### Your task
Put the lines of the material below, starting with the line containing "In this image, does" and continuing through the last line of the material, into a JSON list of strings with one string per line. Leave out blank lines.

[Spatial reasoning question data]
━━━━

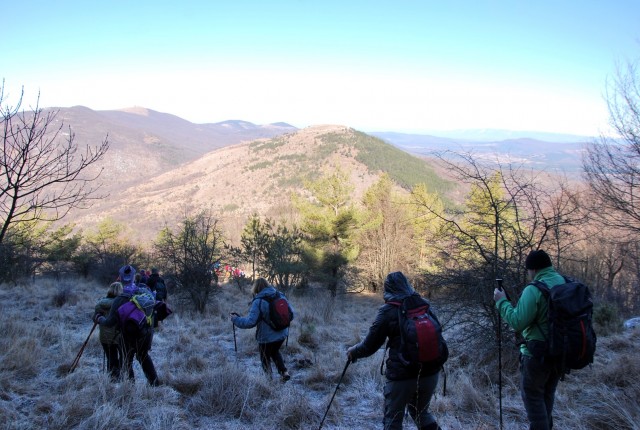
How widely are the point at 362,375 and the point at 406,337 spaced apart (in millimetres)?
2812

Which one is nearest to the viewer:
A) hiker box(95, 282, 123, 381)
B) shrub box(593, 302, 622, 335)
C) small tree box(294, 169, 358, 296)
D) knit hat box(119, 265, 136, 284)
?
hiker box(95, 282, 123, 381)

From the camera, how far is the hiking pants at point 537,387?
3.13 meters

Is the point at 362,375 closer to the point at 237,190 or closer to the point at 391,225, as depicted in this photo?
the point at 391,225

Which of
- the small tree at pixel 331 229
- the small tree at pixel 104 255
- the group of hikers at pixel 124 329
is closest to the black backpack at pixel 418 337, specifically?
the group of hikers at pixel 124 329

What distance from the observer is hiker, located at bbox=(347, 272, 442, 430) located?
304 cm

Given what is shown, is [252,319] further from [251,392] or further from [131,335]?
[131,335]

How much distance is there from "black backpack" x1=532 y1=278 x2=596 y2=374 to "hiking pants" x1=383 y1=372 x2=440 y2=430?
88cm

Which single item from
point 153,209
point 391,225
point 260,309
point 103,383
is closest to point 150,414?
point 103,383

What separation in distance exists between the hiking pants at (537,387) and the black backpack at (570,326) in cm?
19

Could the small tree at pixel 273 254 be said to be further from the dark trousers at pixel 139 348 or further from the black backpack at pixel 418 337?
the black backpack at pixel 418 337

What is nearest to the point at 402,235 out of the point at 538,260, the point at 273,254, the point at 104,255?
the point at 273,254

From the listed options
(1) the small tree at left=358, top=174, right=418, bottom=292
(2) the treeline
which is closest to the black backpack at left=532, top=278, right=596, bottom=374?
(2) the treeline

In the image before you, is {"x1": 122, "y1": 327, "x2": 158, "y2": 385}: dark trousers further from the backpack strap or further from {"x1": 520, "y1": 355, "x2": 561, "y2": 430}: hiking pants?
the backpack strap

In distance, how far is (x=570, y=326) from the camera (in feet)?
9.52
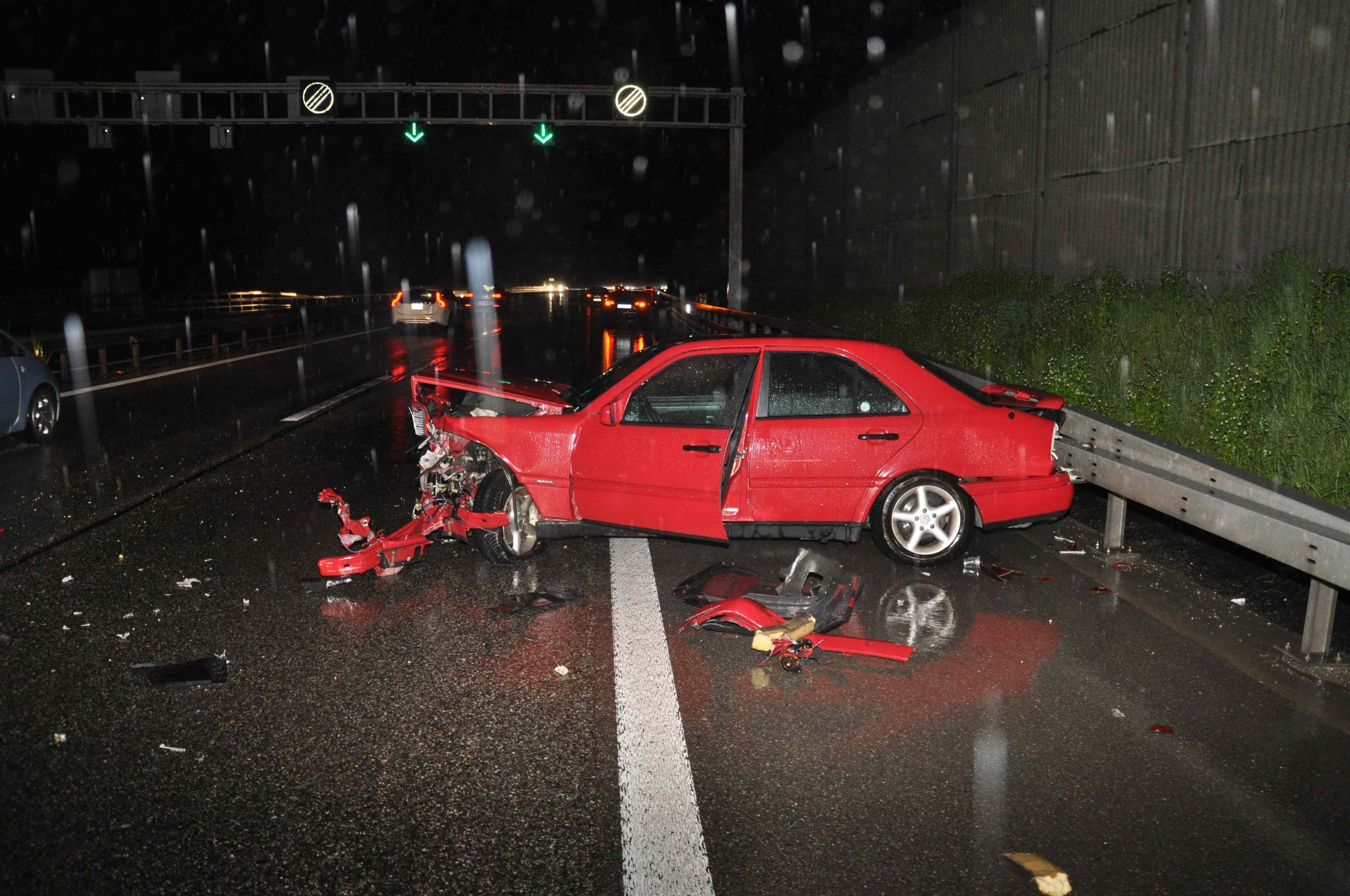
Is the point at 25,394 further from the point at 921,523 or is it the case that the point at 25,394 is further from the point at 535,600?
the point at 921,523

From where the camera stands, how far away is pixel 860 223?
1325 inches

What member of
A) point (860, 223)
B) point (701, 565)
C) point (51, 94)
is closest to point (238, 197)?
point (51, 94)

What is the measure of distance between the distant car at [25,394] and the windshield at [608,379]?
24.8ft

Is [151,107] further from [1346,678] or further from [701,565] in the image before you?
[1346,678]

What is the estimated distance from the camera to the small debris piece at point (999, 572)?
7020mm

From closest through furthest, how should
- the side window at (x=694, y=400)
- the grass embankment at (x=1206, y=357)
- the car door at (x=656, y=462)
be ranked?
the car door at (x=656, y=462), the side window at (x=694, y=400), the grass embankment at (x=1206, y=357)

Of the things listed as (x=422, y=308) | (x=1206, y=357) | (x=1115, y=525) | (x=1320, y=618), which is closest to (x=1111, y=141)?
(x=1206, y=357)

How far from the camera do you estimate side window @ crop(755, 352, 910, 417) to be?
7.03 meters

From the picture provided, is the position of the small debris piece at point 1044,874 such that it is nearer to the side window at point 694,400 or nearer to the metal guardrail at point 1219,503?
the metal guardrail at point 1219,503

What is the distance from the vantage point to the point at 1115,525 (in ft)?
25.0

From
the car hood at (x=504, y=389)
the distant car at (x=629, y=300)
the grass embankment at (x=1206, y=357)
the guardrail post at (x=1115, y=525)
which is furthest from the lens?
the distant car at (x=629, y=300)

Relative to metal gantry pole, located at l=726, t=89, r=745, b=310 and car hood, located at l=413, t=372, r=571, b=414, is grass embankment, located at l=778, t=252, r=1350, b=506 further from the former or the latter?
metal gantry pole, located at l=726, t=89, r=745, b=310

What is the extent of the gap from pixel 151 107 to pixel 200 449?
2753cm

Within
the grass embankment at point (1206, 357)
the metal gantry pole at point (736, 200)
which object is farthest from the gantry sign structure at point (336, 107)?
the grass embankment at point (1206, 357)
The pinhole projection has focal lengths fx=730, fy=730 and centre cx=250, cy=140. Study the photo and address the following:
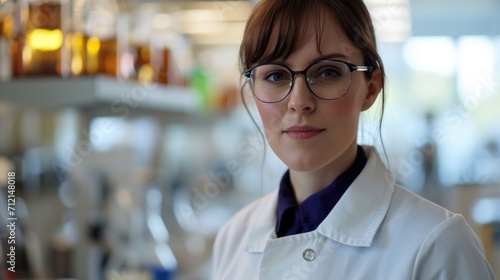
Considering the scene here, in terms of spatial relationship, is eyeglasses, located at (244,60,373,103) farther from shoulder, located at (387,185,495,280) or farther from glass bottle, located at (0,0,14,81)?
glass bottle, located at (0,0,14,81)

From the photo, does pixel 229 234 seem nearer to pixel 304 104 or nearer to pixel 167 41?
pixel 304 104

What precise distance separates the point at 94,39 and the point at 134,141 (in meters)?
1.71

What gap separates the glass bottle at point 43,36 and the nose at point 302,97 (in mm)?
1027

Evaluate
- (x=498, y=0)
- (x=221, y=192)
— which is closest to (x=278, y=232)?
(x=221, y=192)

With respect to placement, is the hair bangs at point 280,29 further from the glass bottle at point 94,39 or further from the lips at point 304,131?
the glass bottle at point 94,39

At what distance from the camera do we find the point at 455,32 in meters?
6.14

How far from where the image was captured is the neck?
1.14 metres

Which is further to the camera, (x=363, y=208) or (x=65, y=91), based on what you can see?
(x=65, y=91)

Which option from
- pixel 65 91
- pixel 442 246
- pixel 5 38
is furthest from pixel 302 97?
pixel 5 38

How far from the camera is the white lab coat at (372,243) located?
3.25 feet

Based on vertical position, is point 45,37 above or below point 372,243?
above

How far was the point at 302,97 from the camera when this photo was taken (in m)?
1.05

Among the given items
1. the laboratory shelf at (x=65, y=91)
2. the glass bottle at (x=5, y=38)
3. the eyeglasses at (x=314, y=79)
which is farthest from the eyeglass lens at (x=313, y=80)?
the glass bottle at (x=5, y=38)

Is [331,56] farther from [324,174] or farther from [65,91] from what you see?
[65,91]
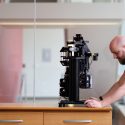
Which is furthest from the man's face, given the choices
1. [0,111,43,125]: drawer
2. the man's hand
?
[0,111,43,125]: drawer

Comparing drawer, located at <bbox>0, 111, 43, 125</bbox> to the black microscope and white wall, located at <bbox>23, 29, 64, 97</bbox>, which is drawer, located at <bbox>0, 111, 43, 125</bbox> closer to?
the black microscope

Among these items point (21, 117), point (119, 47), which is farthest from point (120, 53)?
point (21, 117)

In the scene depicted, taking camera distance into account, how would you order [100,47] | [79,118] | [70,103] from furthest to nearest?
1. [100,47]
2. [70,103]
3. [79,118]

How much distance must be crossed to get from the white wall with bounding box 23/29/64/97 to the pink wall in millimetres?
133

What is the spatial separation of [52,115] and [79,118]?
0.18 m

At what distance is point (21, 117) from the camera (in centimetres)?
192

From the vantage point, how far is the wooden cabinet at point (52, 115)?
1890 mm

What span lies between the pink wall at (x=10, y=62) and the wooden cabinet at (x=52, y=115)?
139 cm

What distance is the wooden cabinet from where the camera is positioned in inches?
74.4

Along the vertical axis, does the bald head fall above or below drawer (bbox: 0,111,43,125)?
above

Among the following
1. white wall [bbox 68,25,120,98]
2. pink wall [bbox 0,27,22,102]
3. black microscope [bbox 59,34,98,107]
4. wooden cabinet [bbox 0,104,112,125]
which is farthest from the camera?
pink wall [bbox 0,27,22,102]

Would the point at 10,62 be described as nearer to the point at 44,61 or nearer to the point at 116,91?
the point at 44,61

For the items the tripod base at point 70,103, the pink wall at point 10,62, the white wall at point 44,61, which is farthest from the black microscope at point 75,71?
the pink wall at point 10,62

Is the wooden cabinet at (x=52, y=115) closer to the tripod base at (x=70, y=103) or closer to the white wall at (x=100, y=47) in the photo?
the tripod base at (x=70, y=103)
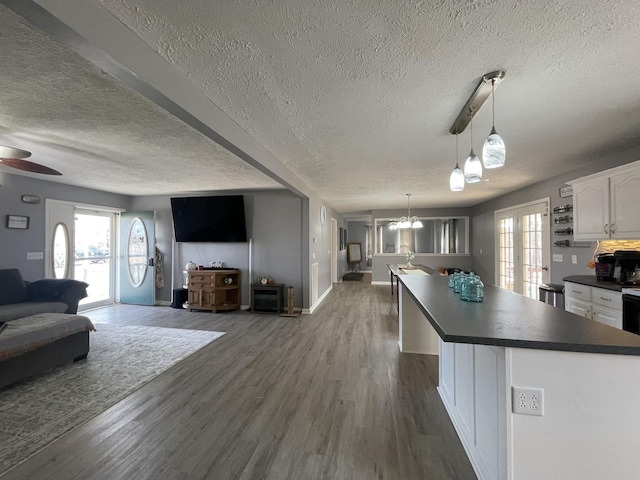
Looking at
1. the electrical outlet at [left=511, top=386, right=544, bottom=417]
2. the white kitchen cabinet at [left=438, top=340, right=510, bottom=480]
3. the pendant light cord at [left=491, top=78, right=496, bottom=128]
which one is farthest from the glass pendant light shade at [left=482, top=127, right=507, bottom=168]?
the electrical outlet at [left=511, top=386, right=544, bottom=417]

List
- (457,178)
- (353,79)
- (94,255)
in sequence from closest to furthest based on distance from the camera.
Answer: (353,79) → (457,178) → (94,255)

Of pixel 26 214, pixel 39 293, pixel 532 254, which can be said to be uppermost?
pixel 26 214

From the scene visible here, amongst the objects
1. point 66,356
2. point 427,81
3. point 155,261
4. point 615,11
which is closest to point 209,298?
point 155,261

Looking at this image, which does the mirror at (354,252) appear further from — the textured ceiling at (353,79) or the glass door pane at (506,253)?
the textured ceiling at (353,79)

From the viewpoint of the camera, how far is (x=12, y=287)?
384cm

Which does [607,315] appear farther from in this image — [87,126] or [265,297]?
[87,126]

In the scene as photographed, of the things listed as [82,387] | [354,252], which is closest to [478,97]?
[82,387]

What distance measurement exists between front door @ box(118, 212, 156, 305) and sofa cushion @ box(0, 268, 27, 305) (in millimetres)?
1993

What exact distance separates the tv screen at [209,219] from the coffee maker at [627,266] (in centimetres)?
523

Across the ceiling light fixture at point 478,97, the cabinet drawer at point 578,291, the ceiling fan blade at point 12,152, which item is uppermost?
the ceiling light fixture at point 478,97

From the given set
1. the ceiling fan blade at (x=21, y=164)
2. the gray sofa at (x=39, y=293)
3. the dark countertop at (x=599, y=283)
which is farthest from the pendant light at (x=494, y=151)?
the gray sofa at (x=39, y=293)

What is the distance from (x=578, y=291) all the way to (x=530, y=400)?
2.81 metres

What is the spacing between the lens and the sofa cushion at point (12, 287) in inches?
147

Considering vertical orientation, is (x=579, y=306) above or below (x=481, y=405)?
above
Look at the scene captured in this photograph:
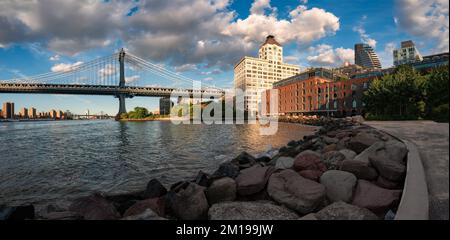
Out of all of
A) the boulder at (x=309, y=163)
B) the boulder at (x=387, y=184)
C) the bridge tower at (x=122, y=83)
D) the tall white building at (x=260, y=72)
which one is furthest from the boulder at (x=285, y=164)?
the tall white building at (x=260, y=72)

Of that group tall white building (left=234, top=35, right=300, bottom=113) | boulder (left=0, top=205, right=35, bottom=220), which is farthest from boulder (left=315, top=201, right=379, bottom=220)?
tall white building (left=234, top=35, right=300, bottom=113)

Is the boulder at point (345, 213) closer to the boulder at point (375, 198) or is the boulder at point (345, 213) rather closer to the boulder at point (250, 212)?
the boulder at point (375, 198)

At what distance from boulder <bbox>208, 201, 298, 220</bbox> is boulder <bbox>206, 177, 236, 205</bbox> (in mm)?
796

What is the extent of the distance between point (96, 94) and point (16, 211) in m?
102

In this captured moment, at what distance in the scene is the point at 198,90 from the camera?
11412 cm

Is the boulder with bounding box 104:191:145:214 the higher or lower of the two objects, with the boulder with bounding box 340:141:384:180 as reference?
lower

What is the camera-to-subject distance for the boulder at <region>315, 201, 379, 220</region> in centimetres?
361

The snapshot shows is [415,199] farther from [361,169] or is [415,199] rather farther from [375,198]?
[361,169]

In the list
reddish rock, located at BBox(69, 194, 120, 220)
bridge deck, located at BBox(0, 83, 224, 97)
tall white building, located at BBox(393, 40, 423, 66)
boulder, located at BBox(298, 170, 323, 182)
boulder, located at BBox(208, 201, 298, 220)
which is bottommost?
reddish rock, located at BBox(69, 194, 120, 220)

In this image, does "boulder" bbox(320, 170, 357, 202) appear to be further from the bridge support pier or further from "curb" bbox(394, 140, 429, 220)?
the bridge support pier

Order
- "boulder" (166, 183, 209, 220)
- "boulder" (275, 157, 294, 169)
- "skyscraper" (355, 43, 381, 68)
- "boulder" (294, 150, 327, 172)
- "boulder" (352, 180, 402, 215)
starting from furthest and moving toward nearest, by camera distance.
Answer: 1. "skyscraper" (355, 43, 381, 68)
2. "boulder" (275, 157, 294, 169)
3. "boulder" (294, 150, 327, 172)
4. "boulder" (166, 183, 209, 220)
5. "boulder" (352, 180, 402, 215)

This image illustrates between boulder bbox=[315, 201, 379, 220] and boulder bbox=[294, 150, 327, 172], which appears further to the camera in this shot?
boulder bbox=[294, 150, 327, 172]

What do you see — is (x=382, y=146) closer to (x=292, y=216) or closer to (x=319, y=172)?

━━━━

### Result
[
  "In this image, does \"boulder\" bbox(320, 170, 357, 202) appear to be further from the bridge support pier or further from \"curb\" bbox(394, 140, 429, 220)?",
  "the bridge support pier",
  "Order",
  "- \"boulder\" (166, 183, 209, 220)",
  "- \"boulder\" (275, 157, 294, 169)",
  "- \"skyscraper\" (355, 43, 381, 68)",
  "- \"boulder\" (294, 150, 327, 172)",
  "- \"boulder\" (352, 180, 402, 215)",
  "starting from furthest and moving toward nearest, by camera distance.",
  "Answer: 1. \"skyscraper\" (355, 43, 381, 68)",
  "2. \"boulder\" (275, 157, 294, 169)",
  "3. \"boulder\" (294, 150, 327, 172)",
  "4. \"boulder\" (166, 183, 209, 220)",
  "5. \"boulder\" (352, 180, 402, 215)",
  "This image illustrates between boulder bbox=[315, 201, 379, 220] and boulder bbox=[294, 150, 327, 172], which appears further to the camera in this shot?",
  "boulder bbox=[294, 150, 327, 172]",
  "What do you see — is (x=382, y=146) closer to (x=292, y=216) or closer to (x=319, y=172)?"
]